I also have to admit that I was pretty anxious about my abundance of “free time” this summer that provided me with the opportunity to spend time at Jonah House. You see, most of my classmates at the University of Maryland spent their summers in the hospital, conducting research with physicians in hopes of getting published to further help their careers. In fact, the medical school requires all of its students to conduct a research project before graduating, telling its students that they make it mandatory because it will help all of us be more competitive when we apply to residency programs. I, too, was lined up to do a research project this summer in the Emergency Department at Bon Secours Hospital. Things never really came together, however, and in some ways I’m glad that they didn’t.
You see, the culture of medicine can be quite toxic. Here you are, surrounded by people who have succeeded in just about everything they have ever done their whole lives; their hard work and privilege has served them well. And then you inject paranoia into their lives by telling them that they won’t be successful in their careers unless they publish papers and get recognized for research (by the way, I’m not bashing research. It’s incredibly important to the furthering of our medical knowledge. It’s just not my thing!). So these students place themselves in the rat race, without even considering if it’s a race they really want to run.
In many ways, I think this culture is a microcosm of Western society at large. We’re told from an early age that there’s really only one legitimate path to success: go to college, then obtain a graduate degree, build a successful career, etc. Only YOU can create your own success, even if it’s at the expense of others. And my experience this summer at Jonah House just reminded me how false and harmful this narrative is. I witnessed the lives of men, women, and children who have found Christ’s love in the heart of West Baltimore and who work every day to spread that love to all who need it.
I vividly remember one conversation I had with Tucker this summer. We were talking about his work boots and how durable they were and how much he loved them. I said something along the lines of “Yeah, I bet you that they let you go out there and just conquer the world!” He paused for a few moments and replied, “No, not conquer. I don’t think that’s the right word. They allow me to experience the beauty of this world.” It was a beautiful example of how our interactions with this world and the environment are an integral aspect of our spirituality and faith.

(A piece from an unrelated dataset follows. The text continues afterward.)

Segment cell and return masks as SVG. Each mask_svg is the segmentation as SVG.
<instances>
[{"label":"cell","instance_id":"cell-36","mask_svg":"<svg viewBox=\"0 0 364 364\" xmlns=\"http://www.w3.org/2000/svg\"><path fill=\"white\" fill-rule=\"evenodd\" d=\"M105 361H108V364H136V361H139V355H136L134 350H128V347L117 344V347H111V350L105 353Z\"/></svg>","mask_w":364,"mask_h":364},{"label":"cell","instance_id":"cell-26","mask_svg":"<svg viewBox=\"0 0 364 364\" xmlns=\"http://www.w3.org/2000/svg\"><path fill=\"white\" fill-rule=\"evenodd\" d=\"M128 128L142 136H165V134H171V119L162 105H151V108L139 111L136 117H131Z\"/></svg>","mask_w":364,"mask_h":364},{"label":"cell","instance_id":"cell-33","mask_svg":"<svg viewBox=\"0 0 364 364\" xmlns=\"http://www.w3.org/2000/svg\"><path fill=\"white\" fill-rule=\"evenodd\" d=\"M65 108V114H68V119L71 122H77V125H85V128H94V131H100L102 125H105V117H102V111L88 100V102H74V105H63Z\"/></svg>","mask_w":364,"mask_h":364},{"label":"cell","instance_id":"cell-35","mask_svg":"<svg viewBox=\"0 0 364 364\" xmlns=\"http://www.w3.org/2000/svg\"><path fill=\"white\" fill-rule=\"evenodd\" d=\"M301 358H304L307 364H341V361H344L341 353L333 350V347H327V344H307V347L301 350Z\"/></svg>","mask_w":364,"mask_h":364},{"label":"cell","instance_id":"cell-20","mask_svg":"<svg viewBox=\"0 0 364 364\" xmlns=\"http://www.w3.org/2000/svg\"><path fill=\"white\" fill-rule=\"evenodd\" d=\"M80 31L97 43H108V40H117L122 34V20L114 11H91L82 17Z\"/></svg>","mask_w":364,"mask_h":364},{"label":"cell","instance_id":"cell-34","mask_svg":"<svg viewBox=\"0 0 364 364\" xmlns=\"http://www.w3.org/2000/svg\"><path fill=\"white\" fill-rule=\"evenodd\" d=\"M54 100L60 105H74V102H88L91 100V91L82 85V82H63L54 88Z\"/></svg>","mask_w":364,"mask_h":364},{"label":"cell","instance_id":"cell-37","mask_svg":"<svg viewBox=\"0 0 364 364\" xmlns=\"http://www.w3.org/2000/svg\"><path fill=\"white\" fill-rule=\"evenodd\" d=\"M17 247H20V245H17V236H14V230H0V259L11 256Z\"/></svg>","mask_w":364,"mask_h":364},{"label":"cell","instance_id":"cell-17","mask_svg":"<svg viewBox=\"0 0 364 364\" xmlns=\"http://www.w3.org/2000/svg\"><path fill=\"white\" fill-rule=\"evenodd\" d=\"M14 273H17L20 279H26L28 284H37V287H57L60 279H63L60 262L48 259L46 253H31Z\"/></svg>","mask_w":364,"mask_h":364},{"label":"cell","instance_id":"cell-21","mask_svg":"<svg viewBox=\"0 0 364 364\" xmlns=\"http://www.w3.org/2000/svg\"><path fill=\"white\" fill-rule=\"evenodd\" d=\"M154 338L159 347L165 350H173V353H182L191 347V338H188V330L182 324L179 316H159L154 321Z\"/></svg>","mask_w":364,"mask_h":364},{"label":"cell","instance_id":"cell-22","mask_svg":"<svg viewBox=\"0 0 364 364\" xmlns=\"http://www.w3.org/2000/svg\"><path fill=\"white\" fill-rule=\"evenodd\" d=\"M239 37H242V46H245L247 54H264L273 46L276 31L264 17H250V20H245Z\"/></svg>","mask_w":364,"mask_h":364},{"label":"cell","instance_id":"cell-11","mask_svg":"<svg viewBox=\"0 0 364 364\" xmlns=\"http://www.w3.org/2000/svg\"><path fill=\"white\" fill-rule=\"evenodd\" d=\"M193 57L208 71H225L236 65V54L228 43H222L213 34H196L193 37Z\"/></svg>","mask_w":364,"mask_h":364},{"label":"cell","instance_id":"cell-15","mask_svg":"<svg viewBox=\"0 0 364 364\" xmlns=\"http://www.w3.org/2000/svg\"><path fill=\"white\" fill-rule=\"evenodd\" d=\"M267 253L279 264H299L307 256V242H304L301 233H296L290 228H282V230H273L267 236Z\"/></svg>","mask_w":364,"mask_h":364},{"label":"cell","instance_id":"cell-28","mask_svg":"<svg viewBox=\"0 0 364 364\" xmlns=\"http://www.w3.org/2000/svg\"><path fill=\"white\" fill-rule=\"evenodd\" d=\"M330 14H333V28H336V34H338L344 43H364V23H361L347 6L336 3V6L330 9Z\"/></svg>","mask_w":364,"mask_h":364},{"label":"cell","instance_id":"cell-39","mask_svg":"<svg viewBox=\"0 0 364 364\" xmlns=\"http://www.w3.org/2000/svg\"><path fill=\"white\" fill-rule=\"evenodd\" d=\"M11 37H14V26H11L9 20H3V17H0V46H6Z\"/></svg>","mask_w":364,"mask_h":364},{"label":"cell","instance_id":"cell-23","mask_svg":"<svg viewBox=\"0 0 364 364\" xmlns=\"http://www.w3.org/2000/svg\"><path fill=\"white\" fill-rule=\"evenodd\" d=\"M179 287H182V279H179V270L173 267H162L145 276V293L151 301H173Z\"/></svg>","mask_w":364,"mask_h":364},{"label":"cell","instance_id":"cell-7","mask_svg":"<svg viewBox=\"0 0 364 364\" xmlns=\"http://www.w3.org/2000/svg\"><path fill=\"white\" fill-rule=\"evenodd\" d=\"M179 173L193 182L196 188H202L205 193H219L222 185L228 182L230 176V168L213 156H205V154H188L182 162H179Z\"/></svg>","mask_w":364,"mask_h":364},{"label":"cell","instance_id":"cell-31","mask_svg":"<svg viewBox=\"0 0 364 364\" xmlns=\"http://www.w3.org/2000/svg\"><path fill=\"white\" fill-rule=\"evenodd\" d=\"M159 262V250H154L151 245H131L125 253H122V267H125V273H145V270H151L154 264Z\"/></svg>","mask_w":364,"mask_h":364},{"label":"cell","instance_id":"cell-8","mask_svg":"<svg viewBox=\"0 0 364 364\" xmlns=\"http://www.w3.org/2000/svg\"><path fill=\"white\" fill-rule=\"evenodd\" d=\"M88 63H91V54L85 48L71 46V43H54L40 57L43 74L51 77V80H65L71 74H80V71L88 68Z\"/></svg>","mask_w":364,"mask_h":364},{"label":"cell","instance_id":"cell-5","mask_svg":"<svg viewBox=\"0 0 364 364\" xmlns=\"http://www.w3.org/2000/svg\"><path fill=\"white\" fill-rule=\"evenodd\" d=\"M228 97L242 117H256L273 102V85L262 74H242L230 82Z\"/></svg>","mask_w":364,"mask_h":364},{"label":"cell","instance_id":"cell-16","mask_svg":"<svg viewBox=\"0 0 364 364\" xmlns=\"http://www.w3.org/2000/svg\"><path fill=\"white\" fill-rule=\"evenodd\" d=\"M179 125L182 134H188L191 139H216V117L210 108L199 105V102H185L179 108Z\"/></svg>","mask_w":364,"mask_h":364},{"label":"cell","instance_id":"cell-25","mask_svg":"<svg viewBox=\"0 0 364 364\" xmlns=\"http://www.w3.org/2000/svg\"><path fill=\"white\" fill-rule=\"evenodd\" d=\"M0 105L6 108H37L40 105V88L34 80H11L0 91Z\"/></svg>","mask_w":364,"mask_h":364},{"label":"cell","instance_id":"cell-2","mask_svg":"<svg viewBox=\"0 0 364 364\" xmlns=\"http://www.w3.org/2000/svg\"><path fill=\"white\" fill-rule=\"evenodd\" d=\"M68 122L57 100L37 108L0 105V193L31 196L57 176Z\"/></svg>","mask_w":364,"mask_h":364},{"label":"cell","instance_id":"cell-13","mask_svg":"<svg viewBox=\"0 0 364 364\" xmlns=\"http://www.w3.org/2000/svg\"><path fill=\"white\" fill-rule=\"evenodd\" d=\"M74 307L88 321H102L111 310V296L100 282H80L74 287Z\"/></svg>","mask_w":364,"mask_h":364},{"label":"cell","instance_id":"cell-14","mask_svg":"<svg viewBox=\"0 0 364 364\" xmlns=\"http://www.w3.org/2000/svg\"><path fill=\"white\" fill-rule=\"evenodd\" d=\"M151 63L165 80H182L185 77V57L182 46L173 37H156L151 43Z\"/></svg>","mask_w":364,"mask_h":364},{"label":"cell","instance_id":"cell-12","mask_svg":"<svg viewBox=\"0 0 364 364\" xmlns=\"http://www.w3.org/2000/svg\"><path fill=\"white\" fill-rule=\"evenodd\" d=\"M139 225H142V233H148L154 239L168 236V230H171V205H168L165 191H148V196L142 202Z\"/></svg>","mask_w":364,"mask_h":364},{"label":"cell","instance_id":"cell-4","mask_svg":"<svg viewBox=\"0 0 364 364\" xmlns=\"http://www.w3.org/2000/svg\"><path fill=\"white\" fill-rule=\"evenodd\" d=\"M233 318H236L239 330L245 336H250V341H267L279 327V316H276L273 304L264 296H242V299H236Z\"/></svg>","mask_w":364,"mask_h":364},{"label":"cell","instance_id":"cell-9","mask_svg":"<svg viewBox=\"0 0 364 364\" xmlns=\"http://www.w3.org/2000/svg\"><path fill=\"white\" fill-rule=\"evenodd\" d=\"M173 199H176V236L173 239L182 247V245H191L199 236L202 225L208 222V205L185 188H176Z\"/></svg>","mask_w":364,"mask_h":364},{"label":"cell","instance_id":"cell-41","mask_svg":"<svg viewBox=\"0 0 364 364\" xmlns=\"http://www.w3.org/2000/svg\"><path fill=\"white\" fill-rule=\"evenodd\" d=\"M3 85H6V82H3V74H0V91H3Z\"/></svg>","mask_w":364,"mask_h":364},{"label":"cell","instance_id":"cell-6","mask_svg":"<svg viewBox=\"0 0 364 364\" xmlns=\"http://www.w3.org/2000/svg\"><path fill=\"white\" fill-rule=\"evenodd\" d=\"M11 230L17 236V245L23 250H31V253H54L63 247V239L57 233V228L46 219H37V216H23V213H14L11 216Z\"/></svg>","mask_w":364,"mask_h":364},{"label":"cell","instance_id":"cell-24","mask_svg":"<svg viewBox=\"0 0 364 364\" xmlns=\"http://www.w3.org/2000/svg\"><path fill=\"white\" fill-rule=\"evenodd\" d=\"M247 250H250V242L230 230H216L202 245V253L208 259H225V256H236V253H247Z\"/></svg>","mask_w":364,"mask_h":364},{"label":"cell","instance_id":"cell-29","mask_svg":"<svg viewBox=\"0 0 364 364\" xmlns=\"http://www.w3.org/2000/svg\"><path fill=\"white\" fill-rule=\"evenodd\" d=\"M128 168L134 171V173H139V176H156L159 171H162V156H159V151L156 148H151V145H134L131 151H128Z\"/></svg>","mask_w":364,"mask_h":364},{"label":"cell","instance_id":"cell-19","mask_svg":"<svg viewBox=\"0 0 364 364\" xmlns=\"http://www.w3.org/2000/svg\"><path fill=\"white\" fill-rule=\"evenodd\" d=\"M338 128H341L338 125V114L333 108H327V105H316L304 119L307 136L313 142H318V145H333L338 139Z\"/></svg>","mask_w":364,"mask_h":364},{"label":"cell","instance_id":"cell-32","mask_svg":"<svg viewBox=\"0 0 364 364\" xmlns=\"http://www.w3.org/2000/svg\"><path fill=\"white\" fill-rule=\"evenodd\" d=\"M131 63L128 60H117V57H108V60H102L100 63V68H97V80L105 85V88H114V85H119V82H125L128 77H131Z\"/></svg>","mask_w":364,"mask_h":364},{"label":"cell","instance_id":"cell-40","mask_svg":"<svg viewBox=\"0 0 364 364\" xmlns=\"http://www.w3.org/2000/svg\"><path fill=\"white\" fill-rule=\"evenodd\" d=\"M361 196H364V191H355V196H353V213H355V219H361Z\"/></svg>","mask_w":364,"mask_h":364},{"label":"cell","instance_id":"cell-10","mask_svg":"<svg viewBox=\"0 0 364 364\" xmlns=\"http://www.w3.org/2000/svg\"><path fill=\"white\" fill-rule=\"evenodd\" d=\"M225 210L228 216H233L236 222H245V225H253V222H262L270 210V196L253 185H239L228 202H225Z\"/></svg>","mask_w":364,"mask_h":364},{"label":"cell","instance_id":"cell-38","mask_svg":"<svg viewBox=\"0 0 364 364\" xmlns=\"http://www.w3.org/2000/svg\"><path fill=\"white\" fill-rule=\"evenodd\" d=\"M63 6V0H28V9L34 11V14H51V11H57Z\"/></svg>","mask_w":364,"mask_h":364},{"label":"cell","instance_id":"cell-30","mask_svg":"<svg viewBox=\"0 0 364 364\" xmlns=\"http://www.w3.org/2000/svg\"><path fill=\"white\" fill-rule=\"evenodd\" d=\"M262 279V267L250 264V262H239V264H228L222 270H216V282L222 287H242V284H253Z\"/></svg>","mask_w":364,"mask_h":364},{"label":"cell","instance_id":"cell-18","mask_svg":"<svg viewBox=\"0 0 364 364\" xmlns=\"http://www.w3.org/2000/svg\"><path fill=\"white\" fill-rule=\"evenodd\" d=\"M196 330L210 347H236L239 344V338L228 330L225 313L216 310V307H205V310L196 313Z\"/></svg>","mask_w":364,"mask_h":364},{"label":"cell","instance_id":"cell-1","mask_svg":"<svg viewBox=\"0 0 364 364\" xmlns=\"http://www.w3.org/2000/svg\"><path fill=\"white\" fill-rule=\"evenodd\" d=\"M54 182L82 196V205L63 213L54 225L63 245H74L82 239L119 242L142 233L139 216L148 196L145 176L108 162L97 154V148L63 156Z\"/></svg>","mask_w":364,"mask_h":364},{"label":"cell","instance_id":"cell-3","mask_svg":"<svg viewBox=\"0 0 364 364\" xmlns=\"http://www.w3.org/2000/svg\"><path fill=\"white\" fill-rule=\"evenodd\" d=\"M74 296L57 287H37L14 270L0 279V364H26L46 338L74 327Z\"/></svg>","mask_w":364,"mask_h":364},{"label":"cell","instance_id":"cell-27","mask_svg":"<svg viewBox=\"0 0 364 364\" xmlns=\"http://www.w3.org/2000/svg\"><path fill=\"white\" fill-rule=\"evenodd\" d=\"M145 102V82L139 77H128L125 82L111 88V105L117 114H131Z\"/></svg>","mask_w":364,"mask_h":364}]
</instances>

Jonah House has reminded me that my definition of success doesn’t have to be defined or controlled by others. I don’t have to enter the rat race if I don’t want to; and believe me, I don’t! I simply strive to be an extension of Christ’s love to us. I am grateful to the Jonah House community for welcoming me this summer!
As Fyodor Dostoyevski wrote: “Love in action is a harsh and dreadful thing compared to love in dreams.” You brought a lot of love to Jonah House. Hope it wasn’t too dreadful. Be well, brother. Joe Byrne.